Louis Aragon organisa une soirée de ventriloquie pour régler ses comptes avec son pire ennemi : Jean Cocteau.
Celui-ci était soupçonné par les artistes dada de marcher sur leurs propres plates-bandes ; soit parce que, dans une pièce comme Antigone, il s'appropriait des mythes si chers à leurs yeux ; soit parce que dans sa fantaisie des Mariés de la tour Eiffel, il utilisait les technologies de la radio et du phonographe qu'eux-mêmes rêvaient d'explorer. Il méritait donc un procès à la hauteur de son « imposture ».
Le 5 mars 1923 se tint la soirée intitulée Les Échecs répétés de Jean Cocteau, durant laquelle un ventriloque rendait leur véritable voix aux personnages et objets qui avaient été, selon les propres termes d'Aragon, rabaissés par Cocteau « à l'état d'eunuques ». Seul sur scène, sous les cris de joie ou les huées du public, le ventriloque manipulait et faisait parler des peintures, sculptures ou mannequins qui avaient été réalisés de façon débridée par de jeunes dadaïstes.
La trame narrative, écrite en association libre par différentes mains, met en scène un Cocteau en panne d'inspiration.
Quand il veut composer un texte sur sa machine à écrire, les touches inscrivent sur le papier : « Nous n'avons rien à dire. » Quand il va piller des histoires à la bibliothèque, les pages des livres qu'il emprunte s'ouvrent sur les mots : « Nous n'avons rien à donner. »

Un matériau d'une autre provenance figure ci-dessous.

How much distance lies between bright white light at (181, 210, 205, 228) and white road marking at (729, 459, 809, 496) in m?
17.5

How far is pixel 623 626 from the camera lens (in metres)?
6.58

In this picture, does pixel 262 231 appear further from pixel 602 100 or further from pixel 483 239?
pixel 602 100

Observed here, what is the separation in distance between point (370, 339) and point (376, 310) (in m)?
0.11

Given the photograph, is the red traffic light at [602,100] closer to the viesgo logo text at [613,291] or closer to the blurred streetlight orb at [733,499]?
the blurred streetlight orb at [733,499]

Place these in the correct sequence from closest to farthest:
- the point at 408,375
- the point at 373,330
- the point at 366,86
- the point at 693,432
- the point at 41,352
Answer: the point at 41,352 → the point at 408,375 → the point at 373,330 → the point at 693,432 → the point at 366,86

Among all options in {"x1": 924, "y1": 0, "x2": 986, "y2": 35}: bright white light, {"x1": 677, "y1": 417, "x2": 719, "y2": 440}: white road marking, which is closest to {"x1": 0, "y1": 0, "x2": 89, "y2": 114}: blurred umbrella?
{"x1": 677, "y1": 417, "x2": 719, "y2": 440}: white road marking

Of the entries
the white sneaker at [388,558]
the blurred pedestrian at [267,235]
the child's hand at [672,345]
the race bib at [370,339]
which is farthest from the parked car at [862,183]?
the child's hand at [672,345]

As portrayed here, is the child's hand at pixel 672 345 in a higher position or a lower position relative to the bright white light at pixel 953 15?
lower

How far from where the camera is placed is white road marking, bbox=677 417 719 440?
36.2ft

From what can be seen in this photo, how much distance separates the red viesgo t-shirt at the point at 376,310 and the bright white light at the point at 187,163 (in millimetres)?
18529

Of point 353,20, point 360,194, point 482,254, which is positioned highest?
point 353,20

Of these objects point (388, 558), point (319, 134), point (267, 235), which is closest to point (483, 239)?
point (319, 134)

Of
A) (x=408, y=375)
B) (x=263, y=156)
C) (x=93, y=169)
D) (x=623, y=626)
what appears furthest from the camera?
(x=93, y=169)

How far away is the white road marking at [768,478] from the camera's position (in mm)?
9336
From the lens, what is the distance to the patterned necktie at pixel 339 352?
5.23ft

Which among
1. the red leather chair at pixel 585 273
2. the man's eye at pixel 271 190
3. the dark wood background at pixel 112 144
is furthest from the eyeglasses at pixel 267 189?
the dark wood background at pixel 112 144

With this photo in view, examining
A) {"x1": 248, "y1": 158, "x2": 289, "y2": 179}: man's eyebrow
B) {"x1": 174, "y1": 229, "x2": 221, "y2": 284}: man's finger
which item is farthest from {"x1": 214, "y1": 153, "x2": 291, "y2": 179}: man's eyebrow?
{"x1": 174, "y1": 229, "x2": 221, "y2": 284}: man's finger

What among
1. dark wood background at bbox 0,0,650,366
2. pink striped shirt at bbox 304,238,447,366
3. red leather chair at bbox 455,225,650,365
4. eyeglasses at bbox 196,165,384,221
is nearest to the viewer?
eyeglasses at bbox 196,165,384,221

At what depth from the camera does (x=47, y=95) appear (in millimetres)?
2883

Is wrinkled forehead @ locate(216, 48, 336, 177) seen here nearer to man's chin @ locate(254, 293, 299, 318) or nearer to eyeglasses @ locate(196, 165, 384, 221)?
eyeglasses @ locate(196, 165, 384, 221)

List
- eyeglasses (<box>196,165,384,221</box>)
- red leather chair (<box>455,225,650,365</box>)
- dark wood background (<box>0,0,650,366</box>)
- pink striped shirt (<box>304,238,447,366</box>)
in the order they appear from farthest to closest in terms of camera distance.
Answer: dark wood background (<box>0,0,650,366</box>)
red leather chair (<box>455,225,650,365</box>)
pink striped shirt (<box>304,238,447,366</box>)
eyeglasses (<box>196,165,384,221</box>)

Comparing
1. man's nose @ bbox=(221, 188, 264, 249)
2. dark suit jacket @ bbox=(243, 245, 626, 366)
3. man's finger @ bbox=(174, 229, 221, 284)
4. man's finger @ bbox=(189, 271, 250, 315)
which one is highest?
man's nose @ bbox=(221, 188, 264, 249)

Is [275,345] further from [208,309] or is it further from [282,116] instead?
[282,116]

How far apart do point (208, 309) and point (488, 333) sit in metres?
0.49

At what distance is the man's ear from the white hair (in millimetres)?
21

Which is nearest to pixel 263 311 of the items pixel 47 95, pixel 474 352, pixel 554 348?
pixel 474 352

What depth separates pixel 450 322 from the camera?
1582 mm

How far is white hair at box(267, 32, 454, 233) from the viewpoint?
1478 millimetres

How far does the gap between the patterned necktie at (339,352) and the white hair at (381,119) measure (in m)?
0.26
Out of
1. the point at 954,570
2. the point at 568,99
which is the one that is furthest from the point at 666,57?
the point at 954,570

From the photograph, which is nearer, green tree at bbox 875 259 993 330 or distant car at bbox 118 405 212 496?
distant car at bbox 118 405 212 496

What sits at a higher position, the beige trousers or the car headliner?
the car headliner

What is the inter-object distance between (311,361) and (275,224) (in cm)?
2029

Et quand il se met au lit avec l'espoir que ses rêves vont produire des images fortes, il voit apparaître Antigone, la vraie, qui lui propose une partie d'échecs sur un jeu immense. Elle a déjà disposé ses pièces : le roi a la tête de son oncle Créon, la reine celle de sa mère Jocaste, la tour sa sœur Ismène, le cavalier son fiancé Hémon, le fou Œdipe et les pions le corps démembré de son frère Polynice.

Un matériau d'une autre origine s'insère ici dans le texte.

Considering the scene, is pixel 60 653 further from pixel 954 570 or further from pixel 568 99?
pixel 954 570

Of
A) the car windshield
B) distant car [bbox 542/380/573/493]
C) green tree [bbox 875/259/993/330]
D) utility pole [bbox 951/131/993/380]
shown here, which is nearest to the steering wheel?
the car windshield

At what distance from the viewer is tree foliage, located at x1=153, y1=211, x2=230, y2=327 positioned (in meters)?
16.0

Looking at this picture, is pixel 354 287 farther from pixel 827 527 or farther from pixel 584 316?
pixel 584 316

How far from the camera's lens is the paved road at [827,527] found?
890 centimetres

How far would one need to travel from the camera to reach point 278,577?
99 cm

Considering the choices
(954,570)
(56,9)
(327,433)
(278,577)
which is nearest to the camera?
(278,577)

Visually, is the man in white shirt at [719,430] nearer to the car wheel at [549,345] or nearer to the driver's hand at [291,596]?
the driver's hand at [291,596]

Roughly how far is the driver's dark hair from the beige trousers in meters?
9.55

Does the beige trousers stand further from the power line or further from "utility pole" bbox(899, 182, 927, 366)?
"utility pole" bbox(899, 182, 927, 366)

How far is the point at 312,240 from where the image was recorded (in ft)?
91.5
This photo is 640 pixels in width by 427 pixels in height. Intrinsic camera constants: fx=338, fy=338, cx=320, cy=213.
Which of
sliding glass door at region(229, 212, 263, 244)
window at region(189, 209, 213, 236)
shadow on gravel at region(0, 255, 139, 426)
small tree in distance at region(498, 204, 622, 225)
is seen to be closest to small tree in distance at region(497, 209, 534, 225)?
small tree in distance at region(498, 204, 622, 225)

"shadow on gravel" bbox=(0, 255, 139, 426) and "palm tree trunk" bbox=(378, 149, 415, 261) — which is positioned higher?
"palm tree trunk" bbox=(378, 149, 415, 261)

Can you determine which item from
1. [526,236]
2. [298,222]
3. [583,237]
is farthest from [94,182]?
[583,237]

« Et toi, où sont tes pièces ? demande sèchement Antigone à Jean Cocteau.
— Je n'en ai pas, je n'en ai jamais eu.
— Va les chercher dans la forêt de tes échecs ; et ne te perds pas, elle est infinie ! »
Dès qu'il pénètre dans la forêt, Cocteau voit un arbre vénérable sur les branches duquel se tortillent les corps d'animaux de carnaval dont les yeux effarouchés lui rappellent les nombreux amis qu'il a trahis.

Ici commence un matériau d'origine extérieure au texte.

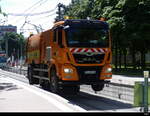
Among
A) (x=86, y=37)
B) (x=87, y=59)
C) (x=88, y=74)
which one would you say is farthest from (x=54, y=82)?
(x=86, y=37)

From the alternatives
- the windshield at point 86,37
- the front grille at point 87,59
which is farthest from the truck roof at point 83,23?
the front grille at point 87,59

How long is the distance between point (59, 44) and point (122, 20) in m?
24.1

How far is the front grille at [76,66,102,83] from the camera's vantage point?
15898 mm

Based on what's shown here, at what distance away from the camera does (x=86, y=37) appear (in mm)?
16172

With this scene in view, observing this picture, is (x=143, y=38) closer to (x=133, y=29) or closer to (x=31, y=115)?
(x=133, y=29)

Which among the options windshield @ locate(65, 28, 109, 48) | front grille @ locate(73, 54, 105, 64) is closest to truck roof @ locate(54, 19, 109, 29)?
windshield @ locate(65, 28, 109, 48)

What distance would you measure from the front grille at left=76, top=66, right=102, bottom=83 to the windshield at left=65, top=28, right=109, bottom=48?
0.94 metres

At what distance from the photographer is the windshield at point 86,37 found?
16.0 m

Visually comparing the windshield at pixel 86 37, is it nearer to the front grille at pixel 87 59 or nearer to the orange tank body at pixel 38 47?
the front grille at pixel 87 59

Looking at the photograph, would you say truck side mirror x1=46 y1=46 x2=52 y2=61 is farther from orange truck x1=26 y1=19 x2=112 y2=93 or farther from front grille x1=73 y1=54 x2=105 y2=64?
front grille x1=73 y1=54 x2=105 y2=64

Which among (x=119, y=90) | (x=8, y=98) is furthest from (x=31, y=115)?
(x=119, y=90)

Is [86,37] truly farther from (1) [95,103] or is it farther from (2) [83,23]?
(1) [95,103]

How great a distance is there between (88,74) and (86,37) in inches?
60.3

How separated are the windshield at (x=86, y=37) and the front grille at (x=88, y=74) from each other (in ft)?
3.08
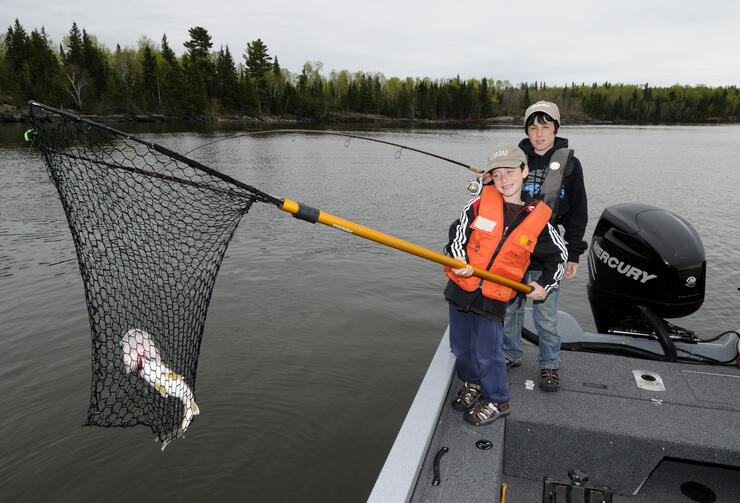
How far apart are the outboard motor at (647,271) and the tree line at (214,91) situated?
75.6 meters

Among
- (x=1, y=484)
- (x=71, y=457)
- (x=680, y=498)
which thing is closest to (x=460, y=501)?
(x=680, y=498)

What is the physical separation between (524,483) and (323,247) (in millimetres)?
6963

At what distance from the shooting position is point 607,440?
8.09 ft

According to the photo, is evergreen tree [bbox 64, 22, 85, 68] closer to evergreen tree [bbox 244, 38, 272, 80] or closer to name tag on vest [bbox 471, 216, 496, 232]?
evergreen tree [bbox 244, 38, 272, 80]

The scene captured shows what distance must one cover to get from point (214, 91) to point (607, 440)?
311ft

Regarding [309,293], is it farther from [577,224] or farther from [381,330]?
[577,224]

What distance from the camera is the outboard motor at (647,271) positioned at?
354cm

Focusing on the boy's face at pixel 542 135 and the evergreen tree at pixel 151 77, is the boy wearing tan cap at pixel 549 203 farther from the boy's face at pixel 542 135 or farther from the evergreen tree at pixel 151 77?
the evergreen tree at pixel 151 77

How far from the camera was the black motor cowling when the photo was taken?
3.54 metres

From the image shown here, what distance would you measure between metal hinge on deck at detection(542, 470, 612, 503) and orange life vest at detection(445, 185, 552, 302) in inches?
41.5

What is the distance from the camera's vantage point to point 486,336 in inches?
103

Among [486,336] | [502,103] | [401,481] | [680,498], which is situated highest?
[502,103]

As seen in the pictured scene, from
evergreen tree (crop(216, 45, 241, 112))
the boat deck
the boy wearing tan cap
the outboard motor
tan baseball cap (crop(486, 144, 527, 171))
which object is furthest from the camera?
evergreen tree (crop(216, 45, 241, 112))

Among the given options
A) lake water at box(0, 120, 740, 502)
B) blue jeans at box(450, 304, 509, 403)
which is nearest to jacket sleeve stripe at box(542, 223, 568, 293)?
blue jeans at box(450, 304, 509, 403)
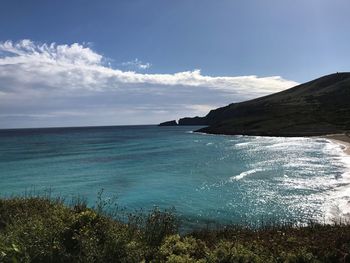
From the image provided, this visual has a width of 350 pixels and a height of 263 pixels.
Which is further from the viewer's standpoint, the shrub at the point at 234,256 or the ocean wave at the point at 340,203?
the ocean wave at the point at 340,203

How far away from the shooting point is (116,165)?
55.7 meters

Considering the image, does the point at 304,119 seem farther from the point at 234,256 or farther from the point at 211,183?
the point at 234,256

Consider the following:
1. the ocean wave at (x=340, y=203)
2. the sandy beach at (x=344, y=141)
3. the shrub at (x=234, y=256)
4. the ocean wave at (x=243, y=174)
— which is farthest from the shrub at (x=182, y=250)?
the sandy beach at (x=344, y=141)

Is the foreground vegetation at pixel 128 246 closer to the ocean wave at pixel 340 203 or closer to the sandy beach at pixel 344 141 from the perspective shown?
the ocean wave at pixel 340 203

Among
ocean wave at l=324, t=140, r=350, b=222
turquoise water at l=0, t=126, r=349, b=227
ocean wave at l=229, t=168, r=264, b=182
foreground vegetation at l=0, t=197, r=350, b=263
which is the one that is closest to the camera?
foreground vegetation at l=0, t=197, r=350, b=263

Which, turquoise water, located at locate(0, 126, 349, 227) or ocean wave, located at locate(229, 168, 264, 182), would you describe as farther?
ocean wave, located at locate(229, 168, 264, 182)

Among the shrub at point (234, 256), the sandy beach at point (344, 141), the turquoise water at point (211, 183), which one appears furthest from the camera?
the sandy beach at point (344, 141)

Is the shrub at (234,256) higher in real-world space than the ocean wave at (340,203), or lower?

« Qui fera la tour ? demande Cocteau.
— Moi, dit le sanglier. Pour toi, je lèverai mon gros groin rond et translaterai mon popotin blond.
— Et qui fera le fou ?
— Moi, dit la belette. Pour toi, je sortirai mes yeux de leurs orbites et diagonalerai le jeu à la va-vite.
— Et qui fera le cavalier ?
— Moi, dit le lièvre. Pour toi, j'agiterai mes oreilles angulaires et triangulerai mes orteils impairs.
— Et qui fera le roi ?
— Moi, dit le cerf. Contre toi, je lancerai ma ramure parfaite et provoquerai ta dure défaite.
— Et qui me consolera d'avoir perdu la partie ?
— Moi, dit l'arbre vénérable. Pour toi, je sortirai de terre et t'enroulerai dans mes racines volontaires ; j'étoufferai ton orgueil et deviendrai les planches de ton cercueil. »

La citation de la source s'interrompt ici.